Majority of ecigarette legislations in recent times were drafted to restrict or ban the use of electronic cigarette in places where smoking has already been outlawed. Conversely, lawmakers in Wisconsin are considering legalizing indoor ecigs use.
According to legislators pushing indoor ecigs use bans, electronic cigarettes and ecig vapors look so much like traditional cigarettes and smoke that they could undermine the currently imposed smoking bans. The devices are said to mimic real cigarettes so well that some people might think that vapers are actually smokers and wrongly think that smoking is once again allowed. They also argue that the implementation of anti-smoking policies will be tougher to administer if ecigs are allowed.
Wisconsin Ecigarette Bill
The bill allowing indoor ecig use was proposed in Wisconsin by a Republican lawmaker. This bill that clarifies legal use of ecigs in indoor public places was introduced despite the statewide prohibition on indoor smoking.
Thus, it was only expected that the bill has been received with opposition from anti-ecig groups of scientists and doctors.
If it passes, Professor Dr. Michael Fiore from University of Wisconsin said that the children in Wisconsin and their young nicotine-sensitive brains to be at risk. Fiore has founded the Center for Tobacco Research and Intervention in University of Wisconsin.
Unfounded Fears That Vapors Are Toxic
One of the arguments on ecigs is that the vapors they produce might be toxic. However, studies seem to confirm that the vapors are safe for bystanders and users. This opposes the allegations made by ecig detractors that the vapors are public health risks.
As if to stand up to their crooked reasoning to ban a product that is not confirmed as serious dangers to public health, lawmakers still pursued ecigarette bans such as in the 5 US states and dozens of cities including New York City, Chicago and Los Angeles.

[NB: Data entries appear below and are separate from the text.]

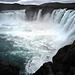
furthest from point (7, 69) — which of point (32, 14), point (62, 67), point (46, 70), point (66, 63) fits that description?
point (32, 14)

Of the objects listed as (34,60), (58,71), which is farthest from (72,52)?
(34,60)

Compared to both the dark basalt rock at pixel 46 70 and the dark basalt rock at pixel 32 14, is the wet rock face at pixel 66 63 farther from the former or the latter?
the dark basalt rock at pixel 32 14

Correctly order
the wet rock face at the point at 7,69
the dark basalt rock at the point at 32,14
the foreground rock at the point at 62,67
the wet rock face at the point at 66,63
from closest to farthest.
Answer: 1. the foreground rock at the point at 62,67
2. the wet rock face at the point at 66,63
3. the wet rock face at the point at 7,69
4. the dark basalt rock at the point at 32,14

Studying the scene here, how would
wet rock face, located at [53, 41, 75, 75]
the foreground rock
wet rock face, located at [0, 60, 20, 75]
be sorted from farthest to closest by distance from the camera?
1. wet rock face, located at [0, 60, 20, 75]
2. wet rock face, located at [53, 41, 75, 75]
3. the foreground rock

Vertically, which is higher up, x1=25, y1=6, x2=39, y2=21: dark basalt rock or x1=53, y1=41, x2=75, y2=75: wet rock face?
x1=53, y1=41, x2=75, y2=75: wet rock face

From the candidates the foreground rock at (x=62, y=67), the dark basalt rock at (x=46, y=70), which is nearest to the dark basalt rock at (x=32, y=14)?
the foreground rock at (x=62, y=67)

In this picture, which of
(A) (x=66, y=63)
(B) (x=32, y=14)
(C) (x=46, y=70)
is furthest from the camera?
(B) (x=32, y=14)

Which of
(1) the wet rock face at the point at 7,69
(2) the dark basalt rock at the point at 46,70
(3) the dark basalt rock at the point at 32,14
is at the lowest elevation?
(3) the dark basalt rock at the point at 32,14

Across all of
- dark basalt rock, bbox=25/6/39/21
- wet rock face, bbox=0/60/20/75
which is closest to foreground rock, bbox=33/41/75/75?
wet rock face, bbox=0/60/20/75

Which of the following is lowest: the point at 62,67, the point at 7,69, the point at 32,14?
the point at 32,14

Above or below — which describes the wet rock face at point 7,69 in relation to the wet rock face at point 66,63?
below

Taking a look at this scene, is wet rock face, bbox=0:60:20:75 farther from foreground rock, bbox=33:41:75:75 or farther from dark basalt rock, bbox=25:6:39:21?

Ecigarette supporters remark that these bans will not help achieve the goals on anti-smoking groups to reduce smoking deaths and diseases. Instead, ecig bans will only shove smokers and vapers to real cigarettes.
Defying the trend, Senator Glenn Grothman’s introduced bill will do the opposite. Instead of outlawing ecigarettes, they will be explicitly allowed indoors although indoor smoking has been prohibited by the 2009 state law.
The Republican Grothman remarked that it is sad that the legislation still required introduction just to make it clear that the smoking ban is not supposed to affect or govern electronic cigarettes.
Ecigarette advocates point out that ecigarette vapors are many times less harmful than the conventional cigarette smoke.
Vicki McKenna is a Conservative radio host and she puffed on an ecig before and after she spoke with the senators. According to McKenna, she used to smoke 1-2 packs Camel Lights cigarettes for 23 years prior to switching to electronic cigarettes and finally stopped smoking.
She also added that she was able to transfer her dependency of cigarettes to ecigs over the course of several days and have experienced substantial health benefits.
The Wisconsin debate is similar to the one that is popularly raging across the nation. Scientists against vaping are citing the lack of health studies on ecigs while advocates argue that smokers are weaned from smoking by ecigs.
Still, many health experts believe that ecigs are beneficial. Pediatrician from Madison, Murray Katcher, said that electronic cigarettes should not be compared to cigarettes, but to clean air instead.
DuraSmoke, the largest eliquid company in the use is owned by Don Muehlbauer who said that his products are comparatively safer than traditional cigarettes. He said that other states might have regulated ecigs for the purpose of taxing the products. He added that he is anxiously waiting for the FDA decision so he would have clear policies to follow.